Benefits from projected increased temperatures would be fewer winter deaths, lower energy costs, better agricultural yields, probably fewer droughts and likely, greater biodiversity. It is well known that the trace gas CO2 is the raw material from which all of the world’s plants make carbohydrates, proteins, and fats. Greenhouse operators sometimes pump CO2 into the air to raise growth rates. It has been shown that the slightly increased levels of CO2 have resulted in a noticeable 31% greening of Earth’s vegetated areas while only 3% of vegetated areas have become less green. Increased atmospheric CO2 is responsible. In the last 3000 years average Earth temperatures have varied within a range of 3ºC, including two natural cycles of cool temperatures and two cycles of warm temperatures. A USA Today article from 5/20/15 reported that cold conditions are 20 times more likely to cause fatalities than heat, worldwide.

Bjorn Lomberg, an economist conversant with climate issues, recently appeared on several television news interview shows. He states that, contrary to popular alarmism, people in our world are not dying from climate change. World deaths from weather related causes have dropped dramatically in the last 100 years. Deaths have been reduced 95% in the last century, notwithstanding that world temperatures have experienced a slow increase. Media focus on climate change should instead highlight medical problems such as diabetes, Alzheimer’s, suicide, or drug abuse. People espouse their favorite climate change ‘causes,’ including mitigation of atmospheric carbon by substituting renewable energy for fossil fuels. The trillions of dollars proposed for mitigation has been shown to be of insignificant effect on the CO2 content of our atmosphere decades in the future.

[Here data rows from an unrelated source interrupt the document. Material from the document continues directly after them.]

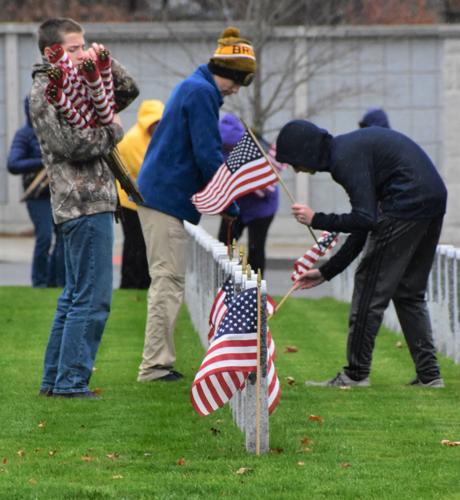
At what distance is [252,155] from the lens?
968cm

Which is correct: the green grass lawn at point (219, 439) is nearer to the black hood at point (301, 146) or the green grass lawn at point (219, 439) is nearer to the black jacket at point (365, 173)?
the black jacket at point (365, 173)

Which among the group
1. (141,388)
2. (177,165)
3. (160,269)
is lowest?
(141,388)

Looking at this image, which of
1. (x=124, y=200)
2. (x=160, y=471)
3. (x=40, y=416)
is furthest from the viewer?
(x=124, y=200)

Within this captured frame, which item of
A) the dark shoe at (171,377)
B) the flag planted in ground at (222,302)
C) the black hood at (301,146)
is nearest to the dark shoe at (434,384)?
the dark shoe at (171,377)

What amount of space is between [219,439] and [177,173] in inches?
102

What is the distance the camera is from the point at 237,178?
9.59 metres

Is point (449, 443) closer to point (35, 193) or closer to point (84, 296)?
point (84, 296)

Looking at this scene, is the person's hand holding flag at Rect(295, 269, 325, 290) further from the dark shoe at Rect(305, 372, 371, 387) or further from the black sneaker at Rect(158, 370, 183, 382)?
the black sneaker at Rect(158, 370, 183, 382)

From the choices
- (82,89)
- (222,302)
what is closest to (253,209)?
(82,89)

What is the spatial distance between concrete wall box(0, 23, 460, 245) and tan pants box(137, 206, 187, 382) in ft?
51.6

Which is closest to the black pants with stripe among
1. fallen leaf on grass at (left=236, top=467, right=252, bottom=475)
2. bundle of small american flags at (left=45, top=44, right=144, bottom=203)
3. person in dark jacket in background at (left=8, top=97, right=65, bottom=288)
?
bundle of small american flags at (left=45, top=44, right=144, bottom=203)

If US politicians wish to help poor countries we would be well advised to turn away from the carbon free crusade with its unsustainable costs and turn instead to helping those nations increase their opportunities for trade, improve their medical practices, and expand technology opportunities. Lomberg cites improving technology as a way to enable people to do more, not less, in order to enrich their lives. Forcing a carbon-free existence on the world’s poor nations would reduce their current living standard even more. 

Climate change is one of the most polarizing topics of our age. The spectrum of positions on the topic has broadened considerably, especially in the last fifty years. We must be aware of the issues of climate change. If recurring changes in our climate are beneficial, we must accept them with gratitude to the Creator who cares deeply for humanity’s welfare. If some elements of climate change are truly harmful we should search for valid scientific solutions using the modern gifts of technology. In all cases we desire divine wisdom as our guide to action.